Source information:
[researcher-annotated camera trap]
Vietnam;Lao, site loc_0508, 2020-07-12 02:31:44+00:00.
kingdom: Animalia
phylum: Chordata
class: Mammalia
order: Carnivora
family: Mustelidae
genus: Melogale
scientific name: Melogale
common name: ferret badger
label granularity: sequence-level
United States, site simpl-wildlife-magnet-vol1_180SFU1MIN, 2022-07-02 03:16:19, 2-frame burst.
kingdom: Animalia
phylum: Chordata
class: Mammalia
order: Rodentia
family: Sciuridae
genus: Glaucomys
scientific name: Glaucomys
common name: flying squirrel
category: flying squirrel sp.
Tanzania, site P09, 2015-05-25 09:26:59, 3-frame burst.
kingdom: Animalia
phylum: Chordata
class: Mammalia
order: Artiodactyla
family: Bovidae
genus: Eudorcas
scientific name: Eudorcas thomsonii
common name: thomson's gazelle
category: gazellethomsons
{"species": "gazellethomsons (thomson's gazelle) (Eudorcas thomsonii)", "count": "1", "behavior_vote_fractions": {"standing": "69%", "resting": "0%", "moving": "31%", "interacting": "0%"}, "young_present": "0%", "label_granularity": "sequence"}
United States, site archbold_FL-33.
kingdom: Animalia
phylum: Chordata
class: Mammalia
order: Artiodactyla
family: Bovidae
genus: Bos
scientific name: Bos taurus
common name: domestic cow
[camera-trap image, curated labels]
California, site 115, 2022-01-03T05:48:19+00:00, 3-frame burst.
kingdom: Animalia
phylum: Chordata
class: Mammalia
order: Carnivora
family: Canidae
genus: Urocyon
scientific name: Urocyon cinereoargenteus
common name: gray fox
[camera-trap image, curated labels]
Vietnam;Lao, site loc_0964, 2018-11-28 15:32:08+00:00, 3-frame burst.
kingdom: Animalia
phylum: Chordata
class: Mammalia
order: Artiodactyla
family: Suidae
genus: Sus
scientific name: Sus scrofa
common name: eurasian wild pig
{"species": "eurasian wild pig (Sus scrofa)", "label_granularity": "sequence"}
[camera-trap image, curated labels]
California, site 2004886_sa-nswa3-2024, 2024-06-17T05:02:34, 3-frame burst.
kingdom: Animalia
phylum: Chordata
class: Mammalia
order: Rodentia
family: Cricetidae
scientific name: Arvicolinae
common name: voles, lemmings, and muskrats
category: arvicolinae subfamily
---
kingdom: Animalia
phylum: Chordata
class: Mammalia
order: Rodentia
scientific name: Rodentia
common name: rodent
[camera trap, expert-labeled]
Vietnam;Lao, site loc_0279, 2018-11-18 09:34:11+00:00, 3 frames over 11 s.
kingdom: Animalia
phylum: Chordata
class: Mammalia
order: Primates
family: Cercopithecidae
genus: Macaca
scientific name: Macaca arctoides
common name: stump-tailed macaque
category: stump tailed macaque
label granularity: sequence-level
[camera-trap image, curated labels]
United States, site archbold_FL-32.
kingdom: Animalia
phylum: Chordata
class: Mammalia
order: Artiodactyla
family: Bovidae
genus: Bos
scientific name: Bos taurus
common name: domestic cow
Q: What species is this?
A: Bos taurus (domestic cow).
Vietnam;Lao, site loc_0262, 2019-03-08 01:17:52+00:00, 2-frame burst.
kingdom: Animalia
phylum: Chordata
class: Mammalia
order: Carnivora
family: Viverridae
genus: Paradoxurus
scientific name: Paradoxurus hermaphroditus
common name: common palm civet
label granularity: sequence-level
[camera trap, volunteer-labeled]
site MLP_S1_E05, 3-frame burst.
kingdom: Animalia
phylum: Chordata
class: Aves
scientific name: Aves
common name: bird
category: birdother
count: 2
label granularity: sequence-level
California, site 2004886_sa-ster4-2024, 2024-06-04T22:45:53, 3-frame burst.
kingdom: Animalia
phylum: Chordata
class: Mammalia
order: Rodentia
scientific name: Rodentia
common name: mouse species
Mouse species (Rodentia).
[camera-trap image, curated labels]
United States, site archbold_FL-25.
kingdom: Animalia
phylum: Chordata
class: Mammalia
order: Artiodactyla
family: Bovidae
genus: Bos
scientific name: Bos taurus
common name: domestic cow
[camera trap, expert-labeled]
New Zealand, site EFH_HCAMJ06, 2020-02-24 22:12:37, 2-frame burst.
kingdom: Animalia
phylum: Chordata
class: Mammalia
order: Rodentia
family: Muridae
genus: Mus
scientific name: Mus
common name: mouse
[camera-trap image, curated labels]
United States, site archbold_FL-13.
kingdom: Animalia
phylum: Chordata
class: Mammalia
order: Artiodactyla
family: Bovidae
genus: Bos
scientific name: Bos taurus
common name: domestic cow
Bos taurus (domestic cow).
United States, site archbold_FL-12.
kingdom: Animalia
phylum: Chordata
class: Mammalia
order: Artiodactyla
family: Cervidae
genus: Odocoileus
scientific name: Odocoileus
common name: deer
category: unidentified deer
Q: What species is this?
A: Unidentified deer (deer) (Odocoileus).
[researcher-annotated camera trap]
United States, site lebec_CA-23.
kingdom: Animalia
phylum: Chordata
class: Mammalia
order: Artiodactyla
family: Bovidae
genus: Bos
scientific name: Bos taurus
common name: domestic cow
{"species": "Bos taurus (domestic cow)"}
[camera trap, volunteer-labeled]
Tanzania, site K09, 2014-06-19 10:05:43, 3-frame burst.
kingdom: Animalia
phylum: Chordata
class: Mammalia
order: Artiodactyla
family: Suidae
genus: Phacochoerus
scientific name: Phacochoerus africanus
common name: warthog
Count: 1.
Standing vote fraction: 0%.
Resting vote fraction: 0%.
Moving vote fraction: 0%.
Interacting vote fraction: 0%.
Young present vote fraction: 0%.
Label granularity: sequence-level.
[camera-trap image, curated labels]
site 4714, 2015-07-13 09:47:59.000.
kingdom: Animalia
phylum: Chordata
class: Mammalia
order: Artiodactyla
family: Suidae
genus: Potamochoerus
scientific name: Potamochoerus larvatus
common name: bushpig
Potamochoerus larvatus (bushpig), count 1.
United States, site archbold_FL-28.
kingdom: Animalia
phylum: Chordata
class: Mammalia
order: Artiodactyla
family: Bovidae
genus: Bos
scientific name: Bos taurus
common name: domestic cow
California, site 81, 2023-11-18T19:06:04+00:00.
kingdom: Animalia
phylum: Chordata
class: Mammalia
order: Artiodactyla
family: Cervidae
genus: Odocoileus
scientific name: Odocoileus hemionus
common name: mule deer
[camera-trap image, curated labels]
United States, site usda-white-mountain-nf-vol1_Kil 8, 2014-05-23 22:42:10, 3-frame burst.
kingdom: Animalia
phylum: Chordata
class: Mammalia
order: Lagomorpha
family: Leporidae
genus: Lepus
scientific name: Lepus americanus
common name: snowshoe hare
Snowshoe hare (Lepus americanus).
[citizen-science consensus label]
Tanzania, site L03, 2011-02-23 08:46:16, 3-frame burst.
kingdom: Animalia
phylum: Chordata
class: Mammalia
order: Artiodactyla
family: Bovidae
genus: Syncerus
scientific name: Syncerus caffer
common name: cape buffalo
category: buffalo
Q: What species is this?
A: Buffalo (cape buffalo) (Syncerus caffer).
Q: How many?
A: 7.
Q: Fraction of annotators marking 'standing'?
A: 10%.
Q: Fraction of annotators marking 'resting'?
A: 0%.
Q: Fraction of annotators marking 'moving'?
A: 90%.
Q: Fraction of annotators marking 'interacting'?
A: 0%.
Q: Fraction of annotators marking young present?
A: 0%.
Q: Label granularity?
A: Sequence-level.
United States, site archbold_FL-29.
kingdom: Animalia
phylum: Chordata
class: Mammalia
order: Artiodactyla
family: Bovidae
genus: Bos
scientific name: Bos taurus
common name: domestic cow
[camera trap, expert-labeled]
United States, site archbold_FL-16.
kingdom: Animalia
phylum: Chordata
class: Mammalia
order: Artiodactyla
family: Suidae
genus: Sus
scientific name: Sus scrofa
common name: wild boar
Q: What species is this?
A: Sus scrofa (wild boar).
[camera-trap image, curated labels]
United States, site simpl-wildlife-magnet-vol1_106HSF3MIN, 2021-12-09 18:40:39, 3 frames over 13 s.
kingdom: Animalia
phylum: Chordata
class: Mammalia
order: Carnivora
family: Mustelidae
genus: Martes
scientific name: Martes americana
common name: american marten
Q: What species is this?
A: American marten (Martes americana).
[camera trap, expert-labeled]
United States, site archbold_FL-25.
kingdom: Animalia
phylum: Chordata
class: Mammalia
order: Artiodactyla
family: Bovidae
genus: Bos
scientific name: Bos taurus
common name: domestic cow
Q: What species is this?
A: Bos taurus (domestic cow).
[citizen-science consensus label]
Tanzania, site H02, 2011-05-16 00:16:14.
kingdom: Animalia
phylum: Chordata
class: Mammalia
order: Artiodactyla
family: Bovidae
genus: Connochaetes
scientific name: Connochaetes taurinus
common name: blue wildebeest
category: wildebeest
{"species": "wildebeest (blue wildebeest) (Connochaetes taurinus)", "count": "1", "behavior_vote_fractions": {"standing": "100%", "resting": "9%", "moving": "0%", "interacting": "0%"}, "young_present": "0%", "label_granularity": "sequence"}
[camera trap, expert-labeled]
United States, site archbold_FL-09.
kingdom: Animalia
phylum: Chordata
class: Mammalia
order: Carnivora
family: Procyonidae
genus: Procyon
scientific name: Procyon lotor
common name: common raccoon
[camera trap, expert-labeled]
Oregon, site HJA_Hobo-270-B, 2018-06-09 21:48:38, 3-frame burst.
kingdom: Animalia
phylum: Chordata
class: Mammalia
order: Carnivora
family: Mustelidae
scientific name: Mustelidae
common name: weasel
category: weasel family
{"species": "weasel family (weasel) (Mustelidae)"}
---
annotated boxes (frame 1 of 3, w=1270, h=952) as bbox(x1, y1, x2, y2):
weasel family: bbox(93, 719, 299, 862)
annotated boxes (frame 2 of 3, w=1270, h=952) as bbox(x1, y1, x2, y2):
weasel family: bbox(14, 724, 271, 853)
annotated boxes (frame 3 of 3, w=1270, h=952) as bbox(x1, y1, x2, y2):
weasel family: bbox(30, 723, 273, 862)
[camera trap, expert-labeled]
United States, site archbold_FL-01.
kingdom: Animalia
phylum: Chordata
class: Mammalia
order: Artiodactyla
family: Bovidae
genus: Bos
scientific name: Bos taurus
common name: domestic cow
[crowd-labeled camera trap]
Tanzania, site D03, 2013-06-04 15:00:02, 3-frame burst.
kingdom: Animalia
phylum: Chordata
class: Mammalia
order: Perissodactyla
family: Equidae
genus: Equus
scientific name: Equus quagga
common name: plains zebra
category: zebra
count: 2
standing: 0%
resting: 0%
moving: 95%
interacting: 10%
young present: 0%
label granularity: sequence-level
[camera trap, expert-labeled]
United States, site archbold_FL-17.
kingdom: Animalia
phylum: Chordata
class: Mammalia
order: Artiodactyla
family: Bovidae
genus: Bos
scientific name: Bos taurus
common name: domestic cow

Task requirements: The first line of the entries above marks where to begin; repeat each line exactly through the one that contains "category: gazellethomsons", and include that line.

Answer for this exercise:
[researcher-annotated camera trap]
Vietnam;Lao, site loc_0508, 2020-07-12 02:31:44+00:00.
kingdom: Animalia
phylum: Chordata
class: Mammalia
order: Carnivora
family: Mustelidae
genus: Melogale
scientific name: Melogale
common name: ferret badger
label granularity: sequence-level
United States, site simpl-wildlife-magnet-vol1_180SFU1MIN, 2022-07-02 03:16:19, 2-frame burst.
kingdom: Animalia
phylum: Chordata
class: Mammalia
order: Rodentia
family: Sciuridae
genus: Glaucomys
scientific name: Glaucomys
common name: flying squirrel
category: flying squirrel sp.
Tanzania, site P09, 2015-05-25 09:26:59, 3-frame burst.
kingdom: Animalia
phylum: Chordata
class: Mammalia
order: Artiodactyla
family: Bovidae
genus: Eudorcas
scientific name: Eudorcas thomsonii
common name: thomson's gazelle
category: gazellethomsons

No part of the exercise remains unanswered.